First, I converted mM to moles.

10 mM = .01 mol

.01 mol L-Dopa x (197.19g L-Dopa/1 mol L-Dopa) = 1.97 g L-Dopa

After that, I set up a proportion.

(1.97 g L-Dopa/1 L L-Dopa) = (x g L-Dopa/1 x 10^-6 L L-Dopa)

x = 1.97 x 10^-6 g / µL

Did I do this correctly? I haven't taken chemistry in a little while...

[enahs]

Yes, you did it correctly.

I am not really sure why in the end you put it in micrograms/ microliter. But whatever makes you happy.

[sammyjo06]

Yes, you did it correctly.

I am not really sure why in the end you put it in micrograms/ microliter. But whatever makes you happy.

Are those the correct units?

Microliters because we will be injecting one microliter of the solution into each hemisphere daily.

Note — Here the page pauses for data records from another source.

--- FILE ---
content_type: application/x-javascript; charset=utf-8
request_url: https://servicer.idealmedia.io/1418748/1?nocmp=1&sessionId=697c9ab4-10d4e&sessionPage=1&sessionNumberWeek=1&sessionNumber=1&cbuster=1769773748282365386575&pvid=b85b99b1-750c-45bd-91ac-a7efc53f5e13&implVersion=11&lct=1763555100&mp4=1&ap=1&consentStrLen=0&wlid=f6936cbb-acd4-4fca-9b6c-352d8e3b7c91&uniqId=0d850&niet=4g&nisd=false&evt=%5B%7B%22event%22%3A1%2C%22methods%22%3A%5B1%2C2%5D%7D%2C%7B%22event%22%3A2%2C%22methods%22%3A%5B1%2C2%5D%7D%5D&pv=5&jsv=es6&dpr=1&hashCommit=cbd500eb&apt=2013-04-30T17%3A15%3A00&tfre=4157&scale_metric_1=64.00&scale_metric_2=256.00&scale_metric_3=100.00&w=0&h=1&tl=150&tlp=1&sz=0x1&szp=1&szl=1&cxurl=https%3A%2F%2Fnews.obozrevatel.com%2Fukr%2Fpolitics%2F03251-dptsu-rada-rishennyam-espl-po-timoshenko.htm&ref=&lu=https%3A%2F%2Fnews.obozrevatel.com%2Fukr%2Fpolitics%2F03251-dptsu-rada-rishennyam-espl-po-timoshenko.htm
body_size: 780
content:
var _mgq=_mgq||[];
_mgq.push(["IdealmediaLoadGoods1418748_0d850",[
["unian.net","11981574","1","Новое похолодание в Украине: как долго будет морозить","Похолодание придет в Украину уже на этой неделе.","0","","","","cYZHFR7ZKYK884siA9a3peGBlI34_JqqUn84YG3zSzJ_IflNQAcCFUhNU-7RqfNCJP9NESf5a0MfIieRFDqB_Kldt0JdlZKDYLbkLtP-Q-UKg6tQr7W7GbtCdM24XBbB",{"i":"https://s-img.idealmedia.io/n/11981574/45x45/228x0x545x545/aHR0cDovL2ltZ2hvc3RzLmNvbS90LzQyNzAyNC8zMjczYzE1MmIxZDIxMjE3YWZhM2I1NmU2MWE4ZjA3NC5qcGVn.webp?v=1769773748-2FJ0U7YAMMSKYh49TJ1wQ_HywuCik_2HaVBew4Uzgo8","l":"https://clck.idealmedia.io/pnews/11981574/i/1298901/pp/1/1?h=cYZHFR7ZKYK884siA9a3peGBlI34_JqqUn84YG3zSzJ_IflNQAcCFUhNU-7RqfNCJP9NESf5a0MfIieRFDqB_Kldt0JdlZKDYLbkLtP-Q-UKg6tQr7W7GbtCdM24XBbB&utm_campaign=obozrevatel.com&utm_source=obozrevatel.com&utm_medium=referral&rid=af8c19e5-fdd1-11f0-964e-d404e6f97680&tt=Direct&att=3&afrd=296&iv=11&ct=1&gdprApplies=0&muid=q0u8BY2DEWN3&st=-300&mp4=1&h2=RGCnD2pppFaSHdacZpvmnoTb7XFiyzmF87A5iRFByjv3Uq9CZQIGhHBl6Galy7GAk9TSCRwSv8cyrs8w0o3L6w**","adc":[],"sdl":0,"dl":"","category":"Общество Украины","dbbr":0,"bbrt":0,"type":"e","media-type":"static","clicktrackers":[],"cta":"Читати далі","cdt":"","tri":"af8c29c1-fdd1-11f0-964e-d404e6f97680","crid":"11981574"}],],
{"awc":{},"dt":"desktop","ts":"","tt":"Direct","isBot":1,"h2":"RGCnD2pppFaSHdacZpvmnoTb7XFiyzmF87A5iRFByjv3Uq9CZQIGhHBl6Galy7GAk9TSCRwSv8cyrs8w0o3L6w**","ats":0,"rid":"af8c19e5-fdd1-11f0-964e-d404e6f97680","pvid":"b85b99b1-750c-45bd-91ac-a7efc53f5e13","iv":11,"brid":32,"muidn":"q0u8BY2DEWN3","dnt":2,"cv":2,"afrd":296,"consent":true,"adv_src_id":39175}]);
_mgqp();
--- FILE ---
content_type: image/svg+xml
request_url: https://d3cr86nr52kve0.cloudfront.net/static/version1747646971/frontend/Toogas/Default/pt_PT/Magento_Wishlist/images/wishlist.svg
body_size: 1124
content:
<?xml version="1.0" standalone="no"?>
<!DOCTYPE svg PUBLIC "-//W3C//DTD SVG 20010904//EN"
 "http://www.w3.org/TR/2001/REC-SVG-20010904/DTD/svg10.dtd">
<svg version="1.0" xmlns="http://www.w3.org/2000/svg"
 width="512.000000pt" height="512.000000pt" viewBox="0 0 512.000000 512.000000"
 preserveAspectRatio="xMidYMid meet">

Grams because it's in a powdered form.

[Arkcon]

The question is, can you accurately mass such a tiny amount?  Can you then add a tiny amount of solvent, and stir to dissolve?  Also, check the potency on the bottle.  Biological reagents tend to have a purity factor you may need to compensate for.  Or you may be provided with an L-Dopa salt, and you will have to adjust for the correct quantity of L-Dopa.